この場合、攻撃者は外部システムのアクセス権限を悪用して、主要なインフラストラクチャではなく、Discord の Zendesk 環境を直接標的にしていたようです。
この事件の影響は英国でも幅広い政治的議論に波及し、政府が計画している国家デジタルIDプログラムに対する国民の反対を煽っています。
Discordのハッキングの報道を受けて、この取り組みに反対する嘆願書には280万以上の署名が集まり、批評家たちはこの侵入は大量の機密データを保管する集中型デジタルIDシステムの危険性の証拠だと指摘しています。
Discordへの攻撃は、テクノロジー業界全体にわたるサードパーティサービスプロバイダーを標的とした一連の同様の侵入攻撃に続くものです。多数の企業にヘルプデスクソフトウェアを提供しているZendeskは、過去のいくつかの攻撃でバックドアとして利用されてきました。

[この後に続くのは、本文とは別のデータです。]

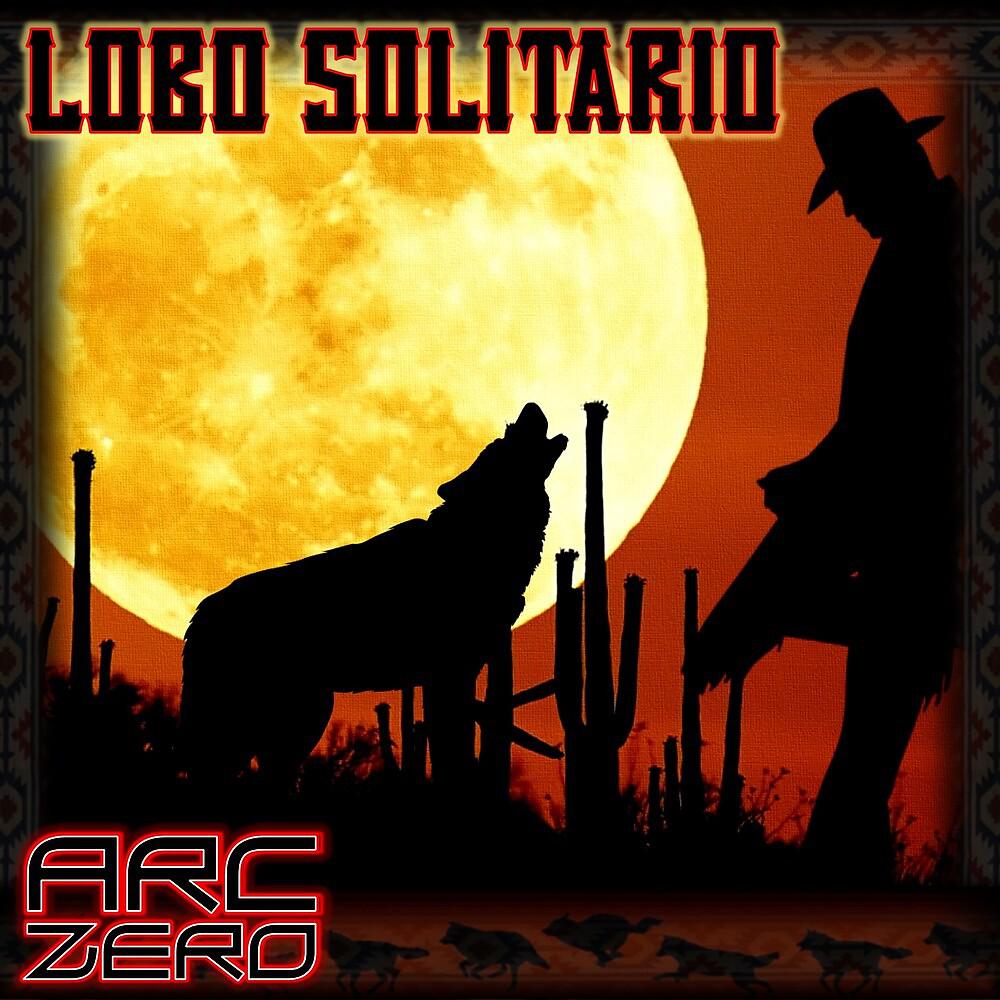 Постер альбома Lobo Solitario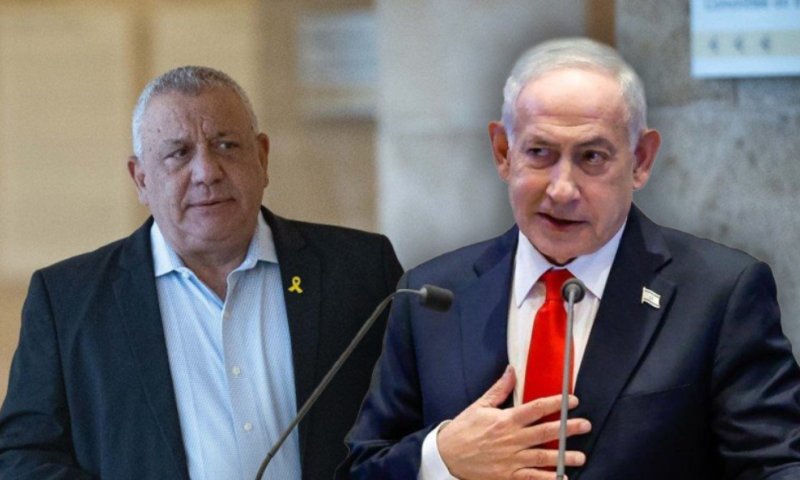 סקר: נתניהו חוזר להוביל, איזנקוט ממשיך להתחזק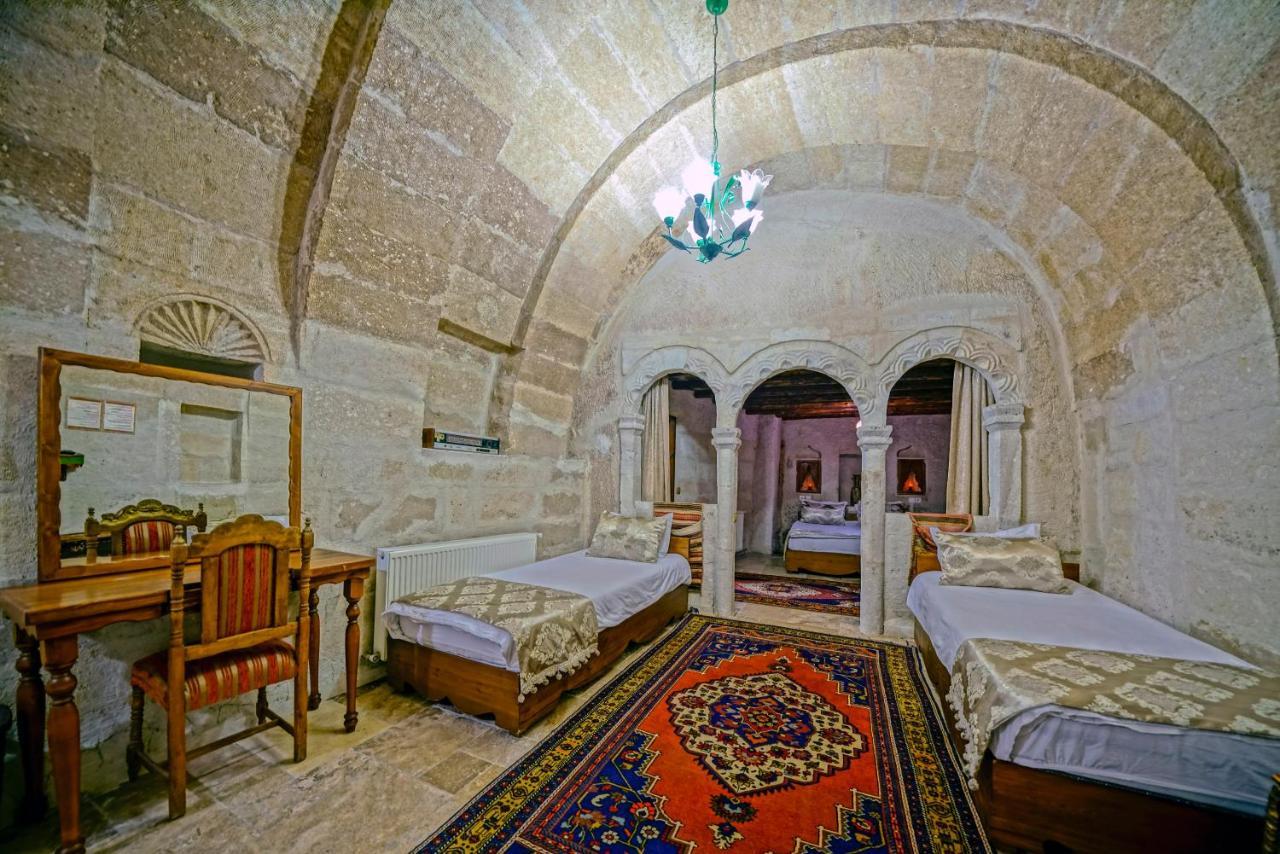 Elysee Cave House Göreme Dış mekan fotoğraf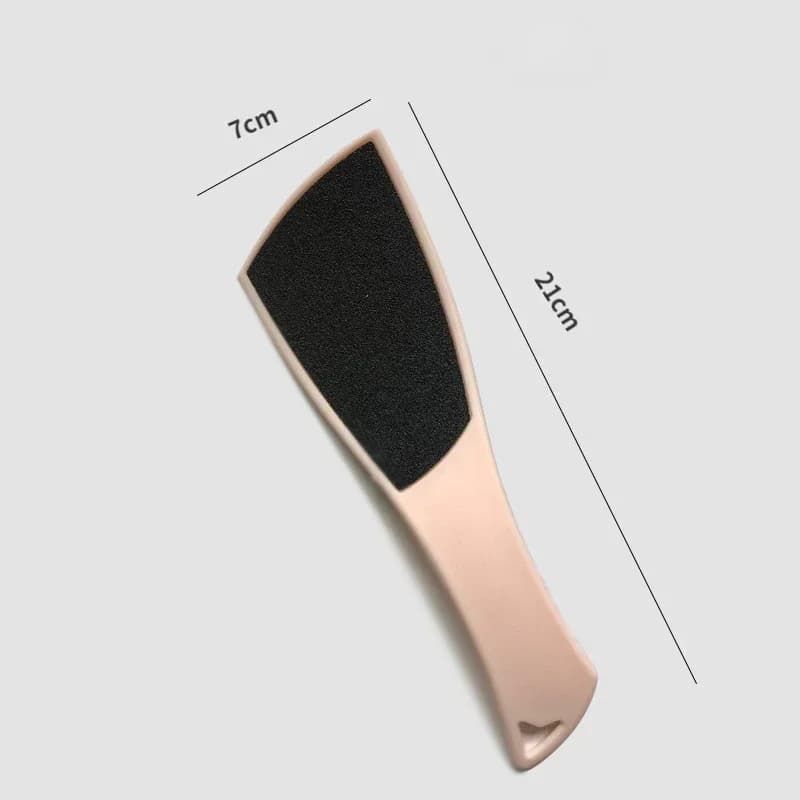 Hard double-sided foot file for callus removal — image 4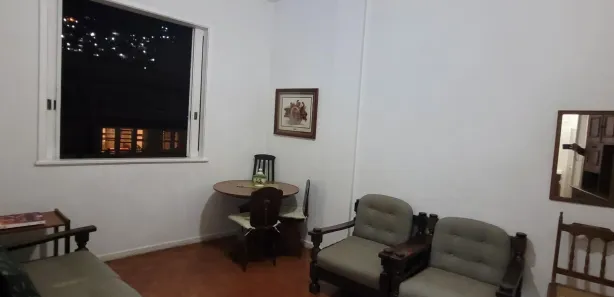 Apartamento com 1 Quarto à venda, 36m² no Leme, Rio de Janeiro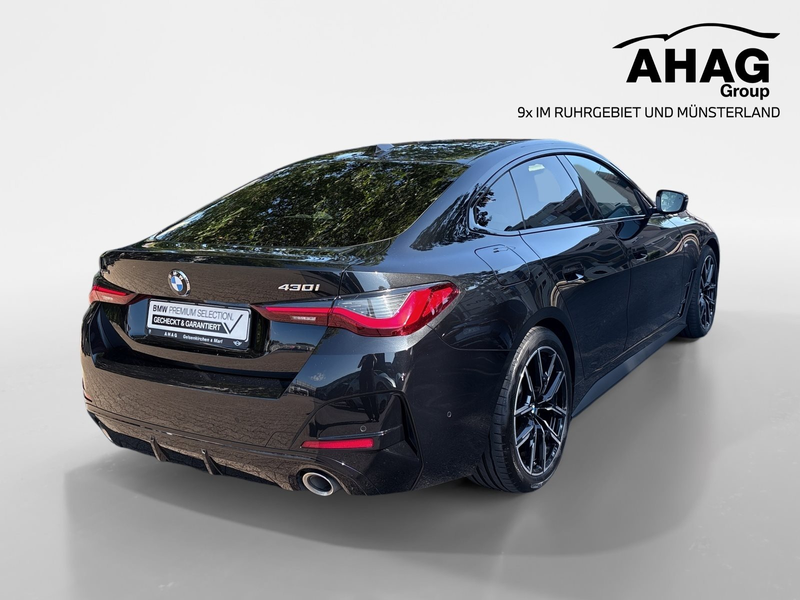 BMW 430 i xDrive GranCoupe Aut M Sport — photo 4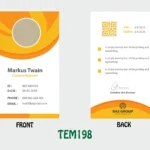 ID Card - TEM198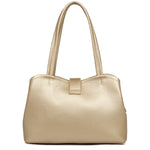 Top Double M Tote Bag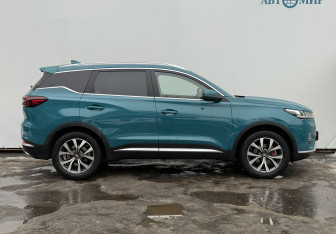 Подержанный автомобиль Chery Tiggo 7 Pro 2021 года (4 фото)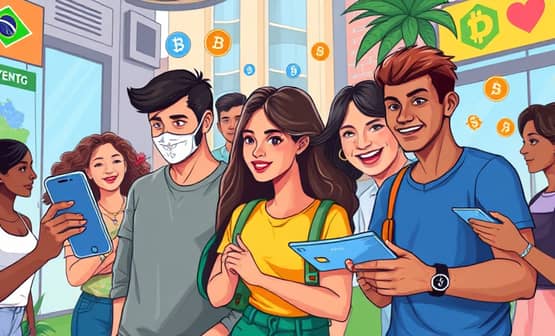 Soluções tecnológicas para pagamentos rápidos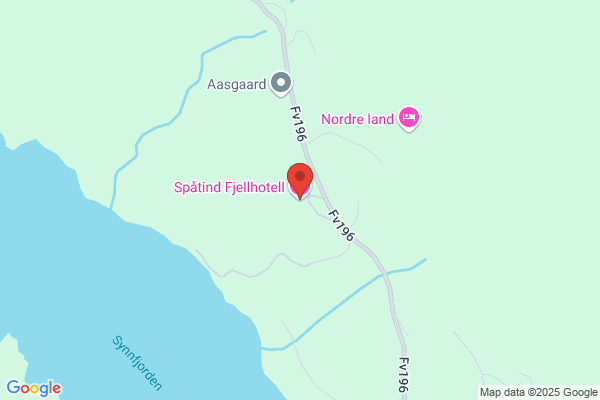 Spåtind Høyfjellshotell A/s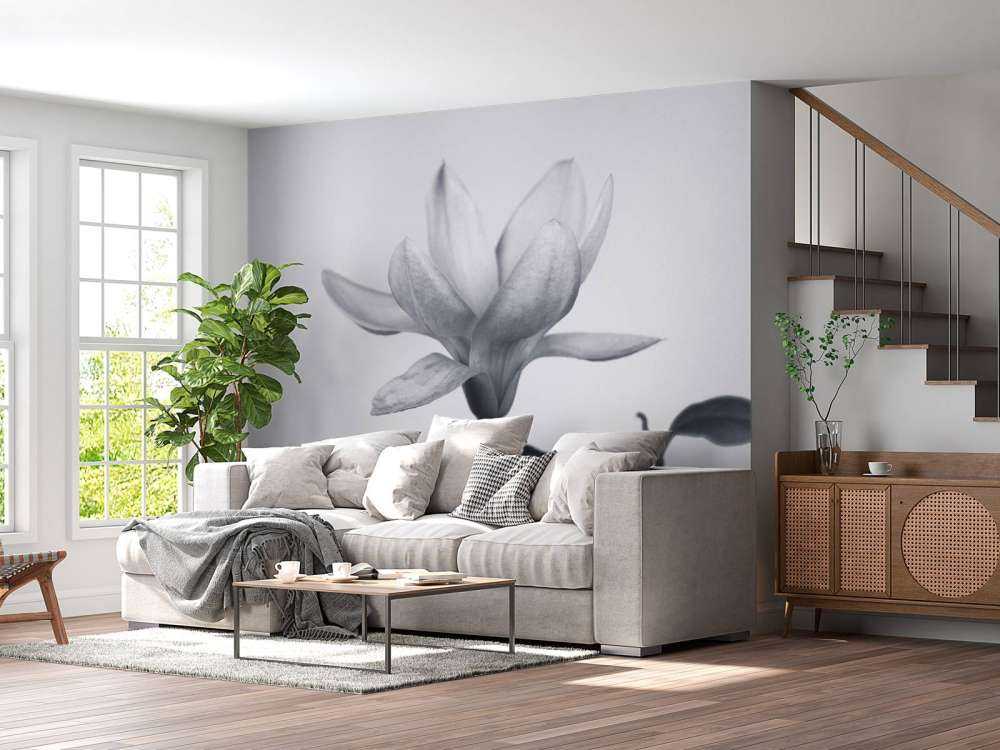 Schöne Magnolie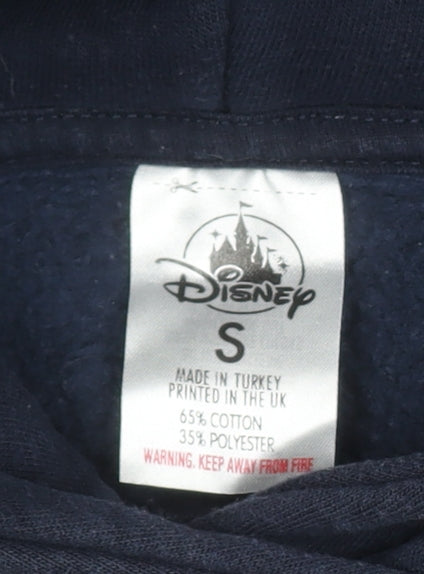 Disney Avengers Blue Pullover Hoodie Men S Fleece Graphic Print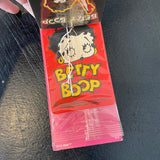 Vintage 2005 Betty Boop Air Freshener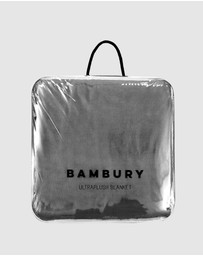 Bambury - Ultra Plush Blanket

Discordは、今後の事件を防ぐために、現在すべての外部ベンダーを調査し、アクセス権限を監査していると述べました。
今週現在、脅迫犯は身代金の金額や支払期限を明らかにしていません。米国と欧州の法執行機関がこの事件を捜査していると報じられているが、ハッカーが入手した全データセットの真正性は、まだ独立して検証されていません。
今回の情報漏洩は、デジタルIDのセキュリティとユーザーのプライバシーへの新たな関心が高まる中で発生しました。昨年、Polygon LabsからスピンオフしたPrivado IDは、ゼロ知識証明(基盤となるデータを公開することなく個人情報を確認する暗号化手法)を用いて、ユーザーが年齢と身元を確認できるウェブウォレットを導入しました。
この技術は、Discord の年齢確認プロセスで使用されているような従来の文書アップロードに代わる、プライバシーを保護する代替手段として宣伝されています。